The irony is that, had these properties not been removed from council ownership at huge discounts – a nationwide, loss-making, asset-stripping exercise that would not have been tolerated in any other sector – most would be occupied by the same households, paying lower rent without the need to claim benefits.
The Tory commitment to the Right to Buy, which appears undiminished, comes at a cost to the rest of its housing policy – and now the Conservative Government intends to extend this to housing association tenants.

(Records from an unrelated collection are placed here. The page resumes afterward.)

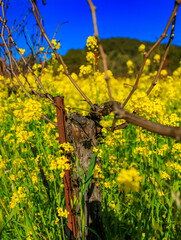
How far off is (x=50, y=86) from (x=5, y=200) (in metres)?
2.68

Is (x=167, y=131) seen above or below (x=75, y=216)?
above

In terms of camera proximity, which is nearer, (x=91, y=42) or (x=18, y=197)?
(x=18, y=197)

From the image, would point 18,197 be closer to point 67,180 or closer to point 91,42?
point 67,180

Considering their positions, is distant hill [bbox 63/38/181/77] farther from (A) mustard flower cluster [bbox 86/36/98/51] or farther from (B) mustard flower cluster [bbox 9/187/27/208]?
(B) mustard flower cluster [bbox 9/187/27/208]

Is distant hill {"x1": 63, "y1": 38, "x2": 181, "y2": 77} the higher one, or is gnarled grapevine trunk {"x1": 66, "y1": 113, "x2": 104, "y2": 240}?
distant hill {"x1": 63, "y1": 38, "x2": 181, "y2": 77}

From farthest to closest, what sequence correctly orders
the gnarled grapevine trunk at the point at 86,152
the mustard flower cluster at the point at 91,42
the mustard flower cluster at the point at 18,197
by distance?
the mustard flower cluster at the point at 91,42 < the mustard flower cluster at the point at 18,197 < the gnarled grapevine trunk at the point at 86,152

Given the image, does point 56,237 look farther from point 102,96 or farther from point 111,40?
point 111,40

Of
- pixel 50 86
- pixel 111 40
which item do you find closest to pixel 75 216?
pixel 50 86

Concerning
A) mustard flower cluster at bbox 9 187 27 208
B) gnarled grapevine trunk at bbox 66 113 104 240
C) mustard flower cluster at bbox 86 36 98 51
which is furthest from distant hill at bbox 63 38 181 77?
mustard flower cluster at bbox 9 187 27 208

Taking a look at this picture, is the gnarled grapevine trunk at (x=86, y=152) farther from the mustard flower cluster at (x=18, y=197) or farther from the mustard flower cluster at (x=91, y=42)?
the mustard flower cluster at (x=91, y=42)

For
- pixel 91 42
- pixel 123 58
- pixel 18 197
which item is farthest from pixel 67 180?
pixel 123 58

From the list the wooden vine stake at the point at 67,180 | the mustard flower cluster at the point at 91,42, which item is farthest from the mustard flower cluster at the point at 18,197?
the mustard flower cluster at the point at 91,42

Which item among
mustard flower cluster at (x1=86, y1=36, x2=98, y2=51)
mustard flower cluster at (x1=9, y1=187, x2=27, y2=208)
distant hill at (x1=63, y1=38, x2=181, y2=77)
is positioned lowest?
mustard flower cluster at (x1=9, y1=187, x2=27, y2=208)

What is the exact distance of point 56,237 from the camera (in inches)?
59.1
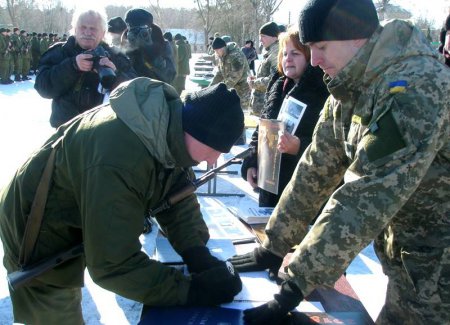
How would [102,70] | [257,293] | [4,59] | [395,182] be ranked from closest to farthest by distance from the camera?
[395,182] < [257,293] < [102,70] < [4,59]

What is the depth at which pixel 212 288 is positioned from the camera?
1437mm

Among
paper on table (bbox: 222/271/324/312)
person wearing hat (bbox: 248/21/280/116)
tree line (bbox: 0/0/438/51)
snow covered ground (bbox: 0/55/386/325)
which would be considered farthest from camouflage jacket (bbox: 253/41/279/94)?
tree line (bbox: 0/0/438/51)

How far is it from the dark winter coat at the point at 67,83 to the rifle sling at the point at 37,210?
1.58m

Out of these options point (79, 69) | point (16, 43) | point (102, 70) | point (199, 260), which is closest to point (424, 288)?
point (199, 260)

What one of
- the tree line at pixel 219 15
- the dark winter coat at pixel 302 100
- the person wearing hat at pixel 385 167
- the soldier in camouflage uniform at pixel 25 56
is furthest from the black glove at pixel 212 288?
the tree line at pixel 219 15

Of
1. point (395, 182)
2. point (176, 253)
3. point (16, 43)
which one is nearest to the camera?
point (395, 182)

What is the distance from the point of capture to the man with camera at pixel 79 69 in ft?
9.55

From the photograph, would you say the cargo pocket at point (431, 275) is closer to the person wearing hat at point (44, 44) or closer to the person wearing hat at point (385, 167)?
the person wearing hat at point (385, 167)

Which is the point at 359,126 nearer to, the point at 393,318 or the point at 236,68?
the point at 393,318

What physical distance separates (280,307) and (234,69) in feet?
20.6

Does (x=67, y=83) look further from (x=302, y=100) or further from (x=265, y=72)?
(x=265, y=72)

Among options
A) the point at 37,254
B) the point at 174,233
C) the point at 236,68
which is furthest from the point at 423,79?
the point at 236,68

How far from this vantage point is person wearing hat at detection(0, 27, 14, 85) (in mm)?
14312

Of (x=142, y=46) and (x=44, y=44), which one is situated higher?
(x=142, y=46)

Rising rents in the growing private rented sector means the welfare bill continues to grow, as even those on modest but stable incomes struggle to pay for decent accommodation. The “bedroom tax” encourages social tenants who have spare bedrooms to downsize – an impractical policy because, as The Independent revealed last year, large numbers of one- and two-bedroom properties have been sold off under the Right to Buy in the years since David Cameron became Prime Minister.
The Ministry of Justice has revealed that the number of renters evicted from their homes by bailiffs after failing to pay rent has shot up since housing benefit cuts were introduced in 2011. The Government spends more money supporting these families to find emergency accommodation than it ever would on maintaining a council housing portfolio.
To describe social housing as subsidised – as critics of councils and housing associations often do – is a fallacy. The one-off development cost of building a social home is supported by government, but the rental value of that home repays the investment. Money spent on social housing quickly becomes a public asset.
There can be no doubt now that the Right to Buy was a disastrous waste of public funds that, in the long term, only exacerbated social issues that governments of whatever political hue should seek to tackle. It is a policy designed for an era long gone: less than a fifth of Britons live in social housing and only a fraction of those can afford to manage their tenancy without housing benefit. But the extension to housing association tenants will help a select few at the expense of many. Meanwhile the Scottish Government axed the policy altogether.
If governments had kept up with demand and built more homes of all tenures then the disparity between social and private rents would not be so extreme. Given the Conservative “ideological obsession” (as Liberal Democrat leader Tim Farron described it) with the Right to Buy, it is unlikely to heed any warning to rethink the policy. It should, then, channel its efforts into tackling the housing shortage even if that means house prices should flatten or fall.